Encryption is a vital technological tool and is mandatory for laptops and off-site AU owned desktops.  Passwords and encryption that cannot be disabled by an unauthorized user need to be used.  AU has encrypted memory keys for use by AU staff who are required to transport AU information.  Contact the Computing Services Help Desk if you require these technologies.  

When using a portable device, be aware of the type of internet connection you are accessing.  Do not download files if the system can be remotely accessed.  Avoid using unknown wireless internet connections.  If you need to use a wireless internet connection, ensure identifier broadcasting on your wireless router is turned off so your computer is not signaling devices in the vicinity and disable the wireless connection when not in use.  AU currently has technologies that are much more secure.  If you require remote access to AU systems, contact the Computing Services Help Desk for assistance.

Be wary of phishing, pop-ups and unknown emails – don’t respond or click on embedded links.  Thieves can use these devices as tools to access information.

Keep firewalls, anti-virus software and operating systems up-to-date.  Turn off file sharing when using your laptop or portable device.   Ensure that your firewalls and anti-virus software are not disabled.  The Computing Services Help Desk can provide assistance to keep your computer systems and portable devices up-to-date.

Permanently delete unnecessary files from laptops and portable devices when they are no longer required.  This will involve the deletion of metadata that is stored on your device.  Assistance can be obtained from the Computing Services Help Desk.

What to do if a loss is experienced?

If your laptop or portable device is stolen or lost immediately notify the FOIP/ Policy Coordinator and the Computing Services Help Desk.   A list of the types of information contained on the device will need to be provided in order to assess if any privacy breaches have occurred.  Report any unusual activity following the incident as soon as possible. 
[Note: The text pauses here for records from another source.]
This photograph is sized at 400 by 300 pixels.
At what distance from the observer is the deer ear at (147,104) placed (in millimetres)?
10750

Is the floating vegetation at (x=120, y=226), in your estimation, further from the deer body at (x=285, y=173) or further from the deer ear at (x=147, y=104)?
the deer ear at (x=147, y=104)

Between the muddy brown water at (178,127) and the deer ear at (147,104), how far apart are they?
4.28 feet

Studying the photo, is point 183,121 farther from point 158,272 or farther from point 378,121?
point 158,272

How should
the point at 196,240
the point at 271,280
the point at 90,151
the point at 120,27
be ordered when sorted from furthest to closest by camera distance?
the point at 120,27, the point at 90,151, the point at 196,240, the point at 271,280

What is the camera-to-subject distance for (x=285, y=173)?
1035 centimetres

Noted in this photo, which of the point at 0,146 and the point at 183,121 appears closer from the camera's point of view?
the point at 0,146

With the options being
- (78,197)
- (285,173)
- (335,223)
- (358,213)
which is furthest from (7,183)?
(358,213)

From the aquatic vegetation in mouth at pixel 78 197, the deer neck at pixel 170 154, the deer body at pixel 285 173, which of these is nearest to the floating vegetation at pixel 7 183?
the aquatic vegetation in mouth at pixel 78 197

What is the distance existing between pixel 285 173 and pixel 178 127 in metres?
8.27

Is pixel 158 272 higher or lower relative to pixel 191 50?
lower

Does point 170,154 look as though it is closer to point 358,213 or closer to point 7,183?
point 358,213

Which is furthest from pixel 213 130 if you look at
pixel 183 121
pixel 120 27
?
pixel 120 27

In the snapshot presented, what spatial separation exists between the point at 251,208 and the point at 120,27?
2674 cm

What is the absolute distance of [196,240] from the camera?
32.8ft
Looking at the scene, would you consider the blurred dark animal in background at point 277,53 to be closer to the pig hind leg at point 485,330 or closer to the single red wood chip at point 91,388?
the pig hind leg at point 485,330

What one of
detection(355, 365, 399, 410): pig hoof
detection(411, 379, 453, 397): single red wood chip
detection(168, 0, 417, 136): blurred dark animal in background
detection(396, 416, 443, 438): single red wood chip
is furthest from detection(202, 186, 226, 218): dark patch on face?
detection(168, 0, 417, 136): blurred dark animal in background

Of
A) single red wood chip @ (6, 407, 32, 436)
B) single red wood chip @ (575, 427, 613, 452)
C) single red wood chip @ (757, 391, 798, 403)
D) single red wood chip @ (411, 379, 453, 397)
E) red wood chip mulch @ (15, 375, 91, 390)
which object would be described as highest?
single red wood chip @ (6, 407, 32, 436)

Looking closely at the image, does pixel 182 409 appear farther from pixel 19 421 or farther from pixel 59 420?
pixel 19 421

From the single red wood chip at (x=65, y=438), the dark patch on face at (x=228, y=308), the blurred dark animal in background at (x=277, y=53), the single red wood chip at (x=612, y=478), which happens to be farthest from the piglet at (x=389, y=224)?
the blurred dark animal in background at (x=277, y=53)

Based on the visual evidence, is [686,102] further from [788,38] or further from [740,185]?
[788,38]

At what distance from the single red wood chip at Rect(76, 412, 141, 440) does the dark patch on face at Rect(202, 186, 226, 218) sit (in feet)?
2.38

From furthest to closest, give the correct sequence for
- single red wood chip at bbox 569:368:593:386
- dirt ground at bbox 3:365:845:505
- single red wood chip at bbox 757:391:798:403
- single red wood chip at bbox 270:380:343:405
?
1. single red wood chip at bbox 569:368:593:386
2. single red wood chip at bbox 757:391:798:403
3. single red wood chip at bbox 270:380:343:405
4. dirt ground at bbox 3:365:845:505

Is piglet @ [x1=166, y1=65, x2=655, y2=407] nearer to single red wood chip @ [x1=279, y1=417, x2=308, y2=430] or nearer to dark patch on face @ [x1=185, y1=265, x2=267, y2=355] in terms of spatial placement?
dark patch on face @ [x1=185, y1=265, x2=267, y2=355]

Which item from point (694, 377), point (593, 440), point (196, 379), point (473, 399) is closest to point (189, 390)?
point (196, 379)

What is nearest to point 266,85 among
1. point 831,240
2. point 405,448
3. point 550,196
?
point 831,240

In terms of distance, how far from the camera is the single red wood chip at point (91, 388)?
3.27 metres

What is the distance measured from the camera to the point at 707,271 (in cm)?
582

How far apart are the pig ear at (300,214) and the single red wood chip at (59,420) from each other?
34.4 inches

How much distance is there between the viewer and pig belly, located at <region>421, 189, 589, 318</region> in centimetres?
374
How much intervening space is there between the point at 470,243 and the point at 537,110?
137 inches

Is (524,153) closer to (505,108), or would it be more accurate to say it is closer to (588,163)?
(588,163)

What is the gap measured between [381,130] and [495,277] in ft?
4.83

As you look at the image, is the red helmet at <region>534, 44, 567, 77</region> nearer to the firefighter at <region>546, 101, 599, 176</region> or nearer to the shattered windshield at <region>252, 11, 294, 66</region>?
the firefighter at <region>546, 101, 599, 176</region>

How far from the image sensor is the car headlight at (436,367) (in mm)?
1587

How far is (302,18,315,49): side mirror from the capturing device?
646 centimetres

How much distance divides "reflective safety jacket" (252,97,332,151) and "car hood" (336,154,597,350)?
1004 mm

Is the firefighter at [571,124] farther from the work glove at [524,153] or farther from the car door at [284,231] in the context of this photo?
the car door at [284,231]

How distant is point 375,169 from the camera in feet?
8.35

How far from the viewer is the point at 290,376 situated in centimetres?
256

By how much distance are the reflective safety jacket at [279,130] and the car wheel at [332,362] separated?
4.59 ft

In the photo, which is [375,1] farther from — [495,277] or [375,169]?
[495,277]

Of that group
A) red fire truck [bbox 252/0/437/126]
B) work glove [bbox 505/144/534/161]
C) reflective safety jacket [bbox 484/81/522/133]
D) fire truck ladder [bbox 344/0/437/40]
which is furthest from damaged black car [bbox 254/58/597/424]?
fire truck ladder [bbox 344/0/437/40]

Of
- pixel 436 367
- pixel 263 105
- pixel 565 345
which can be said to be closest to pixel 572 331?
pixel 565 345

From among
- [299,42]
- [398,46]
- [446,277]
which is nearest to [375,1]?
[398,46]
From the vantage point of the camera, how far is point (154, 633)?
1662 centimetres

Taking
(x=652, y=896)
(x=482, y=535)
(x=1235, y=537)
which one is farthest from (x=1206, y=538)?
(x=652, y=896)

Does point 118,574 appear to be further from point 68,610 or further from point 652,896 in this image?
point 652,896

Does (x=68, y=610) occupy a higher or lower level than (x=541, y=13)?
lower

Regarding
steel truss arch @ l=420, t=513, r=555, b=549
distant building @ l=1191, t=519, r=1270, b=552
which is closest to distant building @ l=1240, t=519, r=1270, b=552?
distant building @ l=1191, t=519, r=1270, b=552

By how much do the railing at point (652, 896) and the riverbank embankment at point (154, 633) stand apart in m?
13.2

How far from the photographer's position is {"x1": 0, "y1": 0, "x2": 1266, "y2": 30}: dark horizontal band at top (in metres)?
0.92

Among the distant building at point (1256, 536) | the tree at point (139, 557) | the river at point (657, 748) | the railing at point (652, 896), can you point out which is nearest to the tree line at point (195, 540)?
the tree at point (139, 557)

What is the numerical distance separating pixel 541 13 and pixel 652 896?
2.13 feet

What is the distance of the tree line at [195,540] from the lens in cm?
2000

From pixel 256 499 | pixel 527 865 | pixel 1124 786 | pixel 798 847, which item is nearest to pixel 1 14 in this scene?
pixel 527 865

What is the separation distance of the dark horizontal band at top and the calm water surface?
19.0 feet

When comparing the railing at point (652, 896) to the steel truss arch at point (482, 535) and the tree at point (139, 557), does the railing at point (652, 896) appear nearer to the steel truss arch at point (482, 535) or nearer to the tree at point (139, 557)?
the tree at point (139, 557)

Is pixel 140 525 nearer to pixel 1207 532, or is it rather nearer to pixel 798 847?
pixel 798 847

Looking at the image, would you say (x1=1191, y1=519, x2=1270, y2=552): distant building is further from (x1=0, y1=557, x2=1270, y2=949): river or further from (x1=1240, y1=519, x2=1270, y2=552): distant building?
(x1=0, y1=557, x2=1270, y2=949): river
Always assume the worst.  Passwords will need to be changed, accounts may need to be shutdown, and people may need to be officially notified.   Even if the data is encrypted, assume that the thieves will be able to unencrypt the information.


Violations of the Information Technology Electronic Data Security Policy could result in disciplinary action.


AU wishes to acknowledge its reliance on publications issued by the Access & Privacy Branch, Alberta Government Services, which were used in the preparation of these best practices.

Definition Index

Identifier Broadcasting:

A sequence of characters that uniquely names a specific user that is transmitted to allow for connection of that user to a desired wireless network when multiple networks operate in a specific area.  Information transmitted in this format can be intercepted.


In a computing context, phishing is an impersonation of a corporation or other trusted institution. The goal of the impersonation is to extract passwords or other sensitive information from the victim. It is a form of criminal activity that utilizes social engineering techniques. Phishing is typically done using e-mail or an instant messaging program. The attempt of the message is to appear to be from an authentic source so that victim will either directly respond, or will open a URL link to a fake web site run by the criminals.